* [RECORDS FOR THE EXERCISE]:
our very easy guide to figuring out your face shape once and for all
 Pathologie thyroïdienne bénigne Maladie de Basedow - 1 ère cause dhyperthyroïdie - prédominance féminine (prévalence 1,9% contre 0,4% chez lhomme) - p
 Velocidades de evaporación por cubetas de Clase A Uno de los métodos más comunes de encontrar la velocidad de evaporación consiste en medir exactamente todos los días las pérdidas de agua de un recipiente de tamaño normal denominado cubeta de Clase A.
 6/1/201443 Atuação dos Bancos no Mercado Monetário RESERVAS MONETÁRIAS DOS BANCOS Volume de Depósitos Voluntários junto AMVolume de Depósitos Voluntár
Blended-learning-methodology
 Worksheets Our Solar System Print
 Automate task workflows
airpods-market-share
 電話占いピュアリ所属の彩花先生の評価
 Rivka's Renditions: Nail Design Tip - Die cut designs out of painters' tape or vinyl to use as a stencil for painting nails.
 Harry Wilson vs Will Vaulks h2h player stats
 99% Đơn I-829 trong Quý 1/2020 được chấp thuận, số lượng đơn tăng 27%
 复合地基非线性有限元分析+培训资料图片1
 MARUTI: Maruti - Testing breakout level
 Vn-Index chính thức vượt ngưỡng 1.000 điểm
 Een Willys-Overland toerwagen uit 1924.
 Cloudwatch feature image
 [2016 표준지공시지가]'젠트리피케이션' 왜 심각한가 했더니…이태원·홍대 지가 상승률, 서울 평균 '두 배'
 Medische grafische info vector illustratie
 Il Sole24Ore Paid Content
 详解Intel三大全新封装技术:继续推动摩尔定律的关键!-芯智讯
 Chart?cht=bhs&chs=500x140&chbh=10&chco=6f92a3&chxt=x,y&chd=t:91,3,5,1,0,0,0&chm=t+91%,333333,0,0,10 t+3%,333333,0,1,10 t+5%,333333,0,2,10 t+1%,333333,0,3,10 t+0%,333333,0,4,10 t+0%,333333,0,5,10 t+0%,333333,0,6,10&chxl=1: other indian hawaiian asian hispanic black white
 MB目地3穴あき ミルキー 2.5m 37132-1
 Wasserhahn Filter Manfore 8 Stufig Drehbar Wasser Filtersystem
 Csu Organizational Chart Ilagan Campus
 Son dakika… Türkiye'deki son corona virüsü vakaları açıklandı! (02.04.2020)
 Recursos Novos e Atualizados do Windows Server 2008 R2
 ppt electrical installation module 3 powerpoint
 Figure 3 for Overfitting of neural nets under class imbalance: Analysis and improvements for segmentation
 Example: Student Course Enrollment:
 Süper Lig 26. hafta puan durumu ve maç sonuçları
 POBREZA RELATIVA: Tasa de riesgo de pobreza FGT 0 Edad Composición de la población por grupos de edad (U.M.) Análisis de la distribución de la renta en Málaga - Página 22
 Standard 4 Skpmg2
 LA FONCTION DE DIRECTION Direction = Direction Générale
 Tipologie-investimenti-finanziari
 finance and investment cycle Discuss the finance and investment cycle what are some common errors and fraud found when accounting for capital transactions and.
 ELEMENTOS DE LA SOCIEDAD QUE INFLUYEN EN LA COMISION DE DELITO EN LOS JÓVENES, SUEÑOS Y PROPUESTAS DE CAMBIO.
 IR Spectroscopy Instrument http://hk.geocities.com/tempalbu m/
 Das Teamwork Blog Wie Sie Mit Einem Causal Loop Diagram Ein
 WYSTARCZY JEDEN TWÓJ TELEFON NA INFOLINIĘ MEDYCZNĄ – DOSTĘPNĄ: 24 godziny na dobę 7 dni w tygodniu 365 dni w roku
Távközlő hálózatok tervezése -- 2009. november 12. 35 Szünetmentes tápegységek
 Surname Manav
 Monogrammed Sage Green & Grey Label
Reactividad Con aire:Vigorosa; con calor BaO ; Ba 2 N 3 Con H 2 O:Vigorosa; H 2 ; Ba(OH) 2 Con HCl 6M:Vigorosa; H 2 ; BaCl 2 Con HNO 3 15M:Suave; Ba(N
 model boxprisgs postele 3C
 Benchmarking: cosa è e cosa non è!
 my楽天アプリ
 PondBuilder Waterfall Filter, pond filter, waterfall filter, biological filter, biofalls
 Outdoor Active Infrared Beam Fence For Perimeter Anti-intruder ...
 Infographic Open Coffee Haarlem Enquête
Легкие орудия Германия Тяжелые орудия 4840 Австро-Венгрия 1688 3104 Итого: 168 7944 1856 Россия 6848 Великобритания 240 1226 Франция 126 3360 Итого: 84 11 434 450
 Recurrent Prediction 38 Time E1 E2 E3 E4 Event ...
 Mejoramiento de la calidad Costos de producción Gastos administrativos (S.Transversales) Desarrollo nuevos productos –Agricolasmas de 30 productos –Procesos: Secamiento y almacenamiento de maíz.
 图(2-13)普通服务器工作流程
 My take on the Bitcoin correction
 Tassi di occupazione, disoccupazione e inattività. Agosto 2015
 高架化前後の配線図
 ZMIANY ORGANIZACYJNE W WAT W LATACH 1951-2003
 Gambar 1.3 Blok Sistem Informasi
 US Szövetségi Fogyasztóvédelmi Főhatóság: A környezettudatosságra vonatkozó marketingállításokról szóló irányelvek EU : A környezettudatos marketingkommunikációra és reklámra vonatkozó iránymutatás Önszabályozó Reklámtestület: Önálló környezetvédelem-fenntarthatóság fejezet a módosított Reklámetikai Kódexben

* [YOUR TASK]: An exact repeat of all the records is required.

* [REPLY]:
our very easy guide to figuring out your face shape once and for all
 Pathologie thyroïdienne bénigne Maladie de Basedow - 1 ère cause dhyperthyroïdie - prédominance féminine (prévalence 1,9% contre 0,4% chez lhomme) - p
 Velocidades de evaporación por cubetas de Clase A Uno de los métodos más comunes de encontrar la velocidad de evaporación consiste en medir exactamente todos los días las pérdidas de agua de un recipiente de tamaño normal denominado cubeta de Clase A.
 6/1/201443 Atuação dos Bancos no Mercado Monetário RESERVAS MONETÁRIAS DOS BANCOS Volume de Depósitos Voluntários junto AMVolume de Depósitos Voluntár
Blended-learning-methodology
 Worksheets Our Solar System Print
 Automate task workflows
airpods-market-share
 電話占いピュアリ所属の彩花先生の評価
 Rivka's Renditions: Nail Design Tip - Die cut designs out of painters' tape or vinyl to use as a stencil for painting nails.
 Harry Wilson vs Will Vaulks h2h player stats
 99% Đơn I-829 trong Quý 1/2020 được chấp thuận, số lượng đơn tăng 27%
 复合地基非线性有限元分析+培训资料图片1
 MARUTI: Maruti - Testing breakout level
 Vn-Index chính thức vượt ngưỡng 1.000 điểm
 Een Willys-Overland toerwagen uit 1924.
 Cloudwatch feature image
 [2016 표준지공시지가]'젠트리피케이션' 왜 심각한가 했더니…이태원·홍대 지가 상승률, 서울 평균 '두 배'
 Medische grafische info vector illustratie
 Il Sole24Ore Paid Content
 详解Intel三大全新封装技术:继续推动摩尔定律的关键!-芯智讯
 Chart?cht=bhs&chs=500x140&chbh=10&chco=6f92a3&chxt=x,y&chd=t:91,3,5,1,0,0,0&chm=t+91%,333333,0,0,10 t+3%,333333,0,1,10 t+5%,333333,0,2,10 t+1%,333333,0,3,10 t+0%,333333,0,4,10 t+0%,333333,0,5,10 t+0%,333333,0,6,10&chxl=1: other indian hawaiian asian hispanic black white
 MB目地3穴あき ミルキー 2.5m 37132-1
 Wasserhahn Filter Manfore 8 Stufig Drehbar Wasser Filtersystem
 Csu Organizational Chart Ilagan Campus
 Son dakika… Türkiye'deki son corona virüsü vakaları açıklandı! (02.04.2020)
 Recursos Novos e Atualizados do Windows Server 2008 R2
 ppt electrical installation module 3 powerpoint
 Figure 3 for Overfitting of neural nets under class imbalance: Analysis and improvements for segmentation
 Example: Student Course Enrollment:
 Süper Lig 26. hafta puan durumu ve maç sonuçları
 POBREZA RELATIVA: Tasa de riesgo de pobreza FGT 0 Edad Composición de la población por grupos de edad (U.M.) Análisis de la distribución de la renta en Málaga - Página 22
 Standard 4 Skpmg2
 LA FONCTION DE DIRECTION Direction = Direction Générale
 Tipologie-investimenti-finanziari
 finance and investment cycle Discuss the finance and investment cycle what are some common errors and fraud found when accounting for capital transactions and.
 ELEMENTOS DE LA SOCIEDAD QUE INFLUYEN EN LA COMISION DE DELITO EN LOS JÓVENES, SUEÑOS Y PROPUESTAS DE CAMBIO.
 IR Spectroscopy Instrument http://hk.geocities.com/tempalbu m/
 Das Teamwork Blog Wie Sie Mit Einem Causal Loop Diagram Ein
 WYSTARCZY JEDEN TWÓJ TELEFON NA INFOLINIĘ MEDYCZNĄ – DOSTĘPNĄ: 24 godziny na dobę 7 dni w tygodniu 365 dni w roku
Távközlő hálózatok tervezése -- 2009. november 12. 35 Szünetmentes tápegységek
 Surname Manav
 Monogrammed Sage Green & Grey Label
Reactividad Con aire:Vigorosa; con calor BaO ; Ba 2 N 3 Con H 2 O:Vigorosa; H 2 ; Ba(OH) 2 Con HCl 6M:Vigorosa; H 2 ; BaCl 2 Con HNO 3 15M:Suave; Ba(N
 model boxprisgs postele 3C
 Benchmarking: cosa è e cosa non è!
 my楽天アプリ
 PondBuilder Waterfall Filter, pond filter, waterfall filter, biological filter, biofalls
 Outdoor Active Infrared Beam Fence For Perimeter Anti-intruder ...
 Infographic Open Coffee Haarlem Enquête
Легкие орудия Германия Тяжелые орудия 4840 Австро-Венгрия 1688 3104 Итого: 168 7944 1856 Россия 6848 Великобритания 240 1226 Франция 126 3360 Итого: 84 11 434 450
 Recurrent Prediction 38 Time E1 E2 E3 E4 Event ...
 Mejoramiento de la calidad Costos de producción Gastos administrativos (S.Transversales) Desarrollo nuevos productos –Agricolasmas de 30 productos –Procesos: Secamiento y almacenamiento de maíz.
 图(2-13)普通服务器工作流程
 My take on the Bitcoin correction
 Tassi di occupazione, disoccupazione e inattività. Agosto 2015
 高架化前後の配線図
 ZMIANY ORGANIZACYJNE W WAT W LATACH 1951-2003
 Gambar 1.3 Blok Sistem Informasi
 US Szövetségi Fogyasztóvédelmi Főhatóság: A környezettudatosságra vonatkozó marketingállításokról szóló irányelvek EU : A környezettudatos marketingkommunikációra és reklámra vonatkozó iránymutatás Önszabályozó Reklámtestület: Önálló környezetvédelem-fenntarthatóság fejezet a módosított Reklámetikai Kódexben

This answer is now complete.